── Material for the task ──
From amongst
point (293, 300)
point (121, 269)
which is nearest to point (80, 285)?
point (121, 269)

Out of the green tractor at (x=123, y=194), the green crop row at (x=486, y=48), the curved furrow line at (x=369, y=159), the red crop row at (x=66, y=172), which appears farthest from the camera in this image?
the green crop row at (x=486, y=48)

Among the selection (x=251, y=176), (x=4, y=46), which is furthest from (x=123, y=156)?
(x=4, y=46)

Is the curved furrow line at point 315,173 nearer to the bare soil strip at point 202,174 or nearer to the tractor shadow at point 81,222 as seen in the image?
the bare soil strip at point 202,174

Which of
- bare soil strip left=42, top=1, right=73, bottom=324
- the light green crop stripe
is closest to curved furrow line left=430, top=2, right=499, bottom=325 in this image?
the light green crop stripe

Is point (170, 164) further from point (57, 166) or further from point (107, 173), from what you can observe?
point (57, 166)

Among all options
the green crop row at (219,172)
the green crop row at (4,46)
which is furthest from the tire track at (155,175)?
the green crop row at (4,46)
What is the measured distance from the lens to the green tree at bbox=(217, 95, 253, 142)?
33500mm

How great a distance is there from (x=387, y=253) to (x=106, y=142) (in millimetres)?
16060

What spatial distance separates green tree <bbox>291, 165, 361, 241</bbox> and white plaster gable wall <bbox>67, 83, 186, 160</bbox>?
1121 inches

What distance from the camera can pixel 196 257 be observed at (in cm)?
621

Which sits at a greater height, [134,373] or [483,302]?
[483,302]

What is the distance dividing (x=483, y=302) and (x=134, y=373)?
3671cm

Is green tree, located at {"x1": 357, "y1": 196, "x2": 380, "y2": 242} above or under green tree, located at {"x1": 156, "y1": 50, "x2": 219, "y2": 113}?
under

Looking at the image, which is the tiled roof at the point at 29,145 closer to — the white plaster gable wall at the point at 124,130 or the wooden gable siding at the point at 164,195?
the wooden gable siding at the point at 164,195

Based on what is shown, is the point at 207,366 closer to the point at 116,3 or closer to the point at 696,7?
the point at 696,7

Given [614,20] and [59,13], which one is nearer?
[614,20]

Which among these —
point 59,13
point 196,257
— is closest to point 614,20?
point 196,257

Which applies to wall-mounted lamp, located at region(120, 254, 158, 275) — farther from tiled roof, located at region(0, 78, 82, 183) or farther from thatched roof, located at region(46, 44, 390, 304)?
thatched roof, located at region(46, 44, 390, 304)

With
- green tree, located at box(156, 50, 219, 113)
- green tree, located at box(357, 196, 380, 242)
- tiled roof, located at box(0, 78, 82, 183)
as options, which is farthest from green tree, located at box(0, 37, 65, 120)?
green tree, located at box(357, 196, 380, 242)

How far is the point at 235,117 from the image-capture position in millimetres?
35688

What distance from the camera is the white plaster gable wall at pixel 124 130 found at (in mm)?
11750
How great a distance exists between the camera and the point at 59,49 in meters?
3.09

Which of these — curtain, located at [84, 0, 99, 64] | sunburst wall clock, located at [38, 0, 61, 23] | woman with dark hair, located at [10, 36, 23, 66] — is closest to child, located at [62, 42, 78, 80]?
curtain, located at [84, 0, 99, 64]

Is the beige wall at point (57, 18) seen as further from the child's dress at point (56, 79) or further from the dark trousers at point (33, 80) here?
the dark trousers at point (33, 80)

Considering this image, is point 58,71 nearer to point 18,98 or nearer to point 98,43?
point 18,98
───
- _Prompt_
Reproduce every row above word for word, changing nothing in any line.

- _In response_
From amongst
point (293, 300)
point (121, 269)
which is nearest to point (80, 285)?
point (121, 269)

Out of the green tractor at (x=123, y=194), the green crop row at (x=486, y=48), the curved furrow line at (x=369, y=159), the red crop row at (x=66, y=172), which appears farthest from the camera in this image?
the green crop row at (x=486, y=48)

Among the selection (x=251, y=176), (x=4, y=46), which is furthest from (x=123, y=156)?
(x=4, y=46)

Is the curved furrow line at point 315,173 nearer to the bare soil strip at point 202,174 or nearer to the tractor shadow at point 81,222 as seen in the image?
the bare soil strip at point 202,174

Which of
- bare soil strip left=42, top=1, right=73, bottom=324
- the light green crop stripe
is closest to curved furrow line left=430, top=2, right=499, bottom=325 in this image?
the light green crop stripe

Is point (170, 164) further from point (57, 166) or further from point (107, 173), from what you can observe?
point (57, 166)

Among all options
the green crop row at (219,172)
the green crop row at (4,46)
which is furthest from the tire track at (155,175)?
the green crop row at (4,46)
What is the measured distance from the lens to the green tree at bbox=(217, 95, 253, 142)?
33500mm

How great a distance is there from (x=387, y=253) to (x=106, y=142) (in millimetres)?
16060

What spatial distance separates green tree <bbox>291, 165, 361, 241</bbox> and white plaster gable wall <bbox>67, 83, 186, 160</bbox>?
1121 inches

What distance from the camera can pixel 196 257 be observed at (in cm)?
621

Which sits at a greater height, [134,373] or [483,302]?
[483,302]

What is the distance dividing (x=483, y=302) and (x=134, y=373)?
3671cm

Is green tree, located at {"x1": 357, "y1": 196, "x2": 380, "y2": 242} above or under green tree, located at {"x1": 156, "y1": 50, "x2": 219, "y2": 113}?
under

Looking at the image, which is the tiled roof at the point at 29,145 closer to — the white plaster gable wall at the point at 124,130 or the wooden gable siding at the point at 164,195?
the wooden gable siding at the point at 164,195

Based on what is shown, is the point at 207,366 closer to the point at 116,3 or closer to the point at 696,7?
the point at 696,7

Given [614,20] and [59,13], which one is nearer?
[614,20]

Which among these —
point 59,13
point 196,257
— is closest to point 614,20?
point 196,257

Which applies to wall-mounted lamp, located at region(120, 254, 158, 275) — farther from tiled roof, located at region(0, 78, 82, 183) or farther from thatched roof, located at region(46, 44, 390, 304)?
thatched roof, located at region(46, 44, 390, 304)

With
- green tree, located at box(156, 50, 219, 113)
- green tree, located at box(357, 196, 380, 242)
- tiled roof, located at box(0, 78, 82, 183)
as options, which is farthest from green tree, located at box(0, 37, 65, 120)?
green tree, located at box(357, 196, 380, 242)

How far is the point at 235,117 from the image-capture position in millimetres?
35688

What distance from the camera is the white plaster gable wall at pixel 124 130 found at (in mm)?
11750
How great a distance exists between the camera and the point at 59,49 in meters?
3.09

Which of these — curtain, located at [84, 0, 99, 64] | sunburst wall clock, located at [38, 0, 61, 23] | woman with dark hair, located at [10, 36, 23, 66] — is closest to child, located at [62, 42, 78, 80]?
curtain, located at [84, 0, 99, 64]

Is the beige wall at point (57, 18) seen as further from the child's dress at point (56, 79) or further from the dark trousers at point (33, 80) here?
the dark trousers at point (33, 80)

Considering this image, is point 58,71 nearer to point 18,98 or nearer to point 98,43?
point 18,98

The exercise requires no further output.